**To do:** Reproduce each line exactly.

**Listed entries:**
★ ★ ★ ★ ★

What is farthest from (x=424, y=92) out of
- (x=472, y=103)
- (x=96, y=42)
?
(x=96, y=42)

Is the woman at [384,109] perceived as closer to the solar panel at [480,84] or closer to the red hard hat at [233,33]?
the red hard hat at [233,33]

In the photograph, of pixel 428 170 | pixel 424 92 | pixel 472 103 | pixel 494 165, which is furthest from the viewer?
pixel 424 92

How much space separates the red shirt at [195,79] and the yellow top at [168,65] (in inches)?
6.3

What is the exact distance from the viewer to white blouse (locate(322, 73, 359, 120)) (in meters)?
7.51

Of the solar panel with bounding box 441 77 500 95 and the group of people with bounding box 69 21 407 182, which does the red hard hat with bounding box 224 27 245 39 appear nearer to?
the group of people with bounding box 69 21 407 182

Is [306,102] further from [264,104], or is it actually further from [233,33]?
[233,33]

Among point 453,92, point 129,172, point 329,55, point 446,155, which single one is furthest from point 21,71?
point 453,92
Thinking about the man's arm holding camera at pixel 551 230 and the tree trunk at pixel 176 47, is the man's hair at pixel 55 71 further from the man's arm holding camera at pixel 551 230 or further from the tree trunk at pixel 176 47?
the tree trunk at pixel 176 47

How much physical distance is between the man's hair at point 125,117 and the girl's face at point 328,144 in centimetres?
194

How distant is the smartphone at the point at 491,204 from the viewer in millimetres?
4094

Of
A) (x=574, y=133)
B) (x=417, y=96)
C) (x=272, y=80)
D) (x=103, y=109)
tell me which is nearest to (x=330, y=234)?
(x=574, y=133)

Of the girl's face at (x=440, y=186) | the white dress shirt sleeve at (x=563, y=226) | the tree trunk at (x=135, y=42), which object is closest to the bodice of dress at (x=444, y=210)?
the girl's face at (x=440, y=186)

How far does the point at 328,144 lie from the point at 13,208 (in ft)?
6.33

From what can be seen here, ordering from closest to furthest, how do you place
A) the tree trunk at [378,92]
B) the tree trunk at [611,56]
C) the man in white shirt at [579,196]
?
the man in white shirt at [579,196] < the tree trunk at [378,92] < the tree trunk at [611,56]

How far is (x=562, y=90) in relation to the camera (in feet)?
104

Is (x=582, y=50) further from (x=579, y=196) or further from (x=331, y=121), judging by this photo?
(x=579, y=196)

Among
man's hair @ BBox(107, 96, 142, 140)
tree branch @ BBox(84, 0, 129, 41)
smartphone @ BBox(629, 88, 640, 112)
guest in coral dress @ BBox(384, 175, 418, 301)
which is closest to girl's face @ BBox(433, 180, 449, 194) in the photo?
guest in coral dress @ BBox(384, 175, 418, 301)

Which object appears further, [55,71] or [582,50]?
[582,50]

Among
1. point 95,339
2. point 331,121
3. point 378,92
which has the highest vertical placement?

★ ★ ★ ★ ★

**Solution to this exercise:**
What is farthest from (x=424, y=92) out of
- (x=472, y=103)
- (x=96, y=42)
?
(x=96, y=42)

Is the woman at [384,109] perceived as closer to the solar panel at [480,84] or closer to the red hard hat at [233,33]?
the red hard hat at [233,33]

In the photograph, of pixel 428 170 | pixel 424 92 | pixel 472 103 | pixel 494 165, which is furthest from the viewer?
pixel 424 92

How much space separates the red shirt at [195,79] and the yellow top at [168,65] (in inches)?
6.3

What is the exact distance from the viewer to white blouse (locate(322, 73, 359, 120)) (in meters)?
7.51

Of the solar panel with bounding box 441 77 500 95 and the group of people with bounding box 69 21 407 182, which does the red hard hat with bounding box 224 27 245 39 appear nearer to?
the group of people with bounding box 69 21 407 182

Is [306,102] further from [264,104], or is it actually further from [233,33]?
[233,33]

Among point 453,92, point 129,172, point 329,55, point 446,155, which single one is furthest from point 21,71?
point 453,92
Thinking about the man's arm holding camera at pixel 551 230 and the tree trunk at pixel 176 47, is the man's hair at pixel 55 71 further from the man's arm holding camera at pixel 551 230 or further from the tree trunk at pixel 176 47?
the tree trunk at pixel 176 47

How much physical distance is between the man's hair at point 125,117 and the girl's face at point 328,144 in centimetres?
194

How distant is the smartphone at the point at 491,204 from the viewer in millimetres?
4094

Of
A) (x=574, y=133)
B) (x=417, y=96)
C) (x=272, y=80)
D) (x=103, y=109)
tell me which is nearest to (x=330, y=234)?
(x=574, y=133)

Of the girl's face at (x=440, y=186) | the white dress shirt sleeve at (x=563, y=226) | the tree trunk at (x=135, y=42), which object is closest to the bodice of dress at (x=444, y=210)?
the girl's face at (x=440, y=186)

How far does the point at 328,144 lie from the point at 13,208 (in ft)?
6.33

From what can be seen here, ordering from closest to furthest, how do you place
A) the tree trunk at [378,92]
B) the tree trunk at [611,56]
C) the man in white shirt at [579,196]
?
the man in white shirt at [579,196] < the tree trunk at [378,92] < the tree trunk at [611,56]

How far is (x=562, y=90) in relation to the camera (in feet)?
104

Is (x=582, y=50) further from (x=579, y=196) or further from (x=331, y=121), judging by this photo?
(x=579, y=196)

Among
man's hair @ BBox(107, 96, 142, 140)
tree branch @ BBox(84, 0, 129, 41)
smartphone @ BBox(629, 88, 640, 112)
guest in coral dress @ BBox(384, 175, 418, 301)
which is closest to girl's face @ BBox(433, 180, 449, 194) in the photo?
guest in coral dress @ BBox(384, 175, 418, 301)

Which object appears further, [55,71] or [582,50]?
[582,50]

Among
1. point 95,339
2. point 331,121
3. point 378,92
which has the highest vertical placement?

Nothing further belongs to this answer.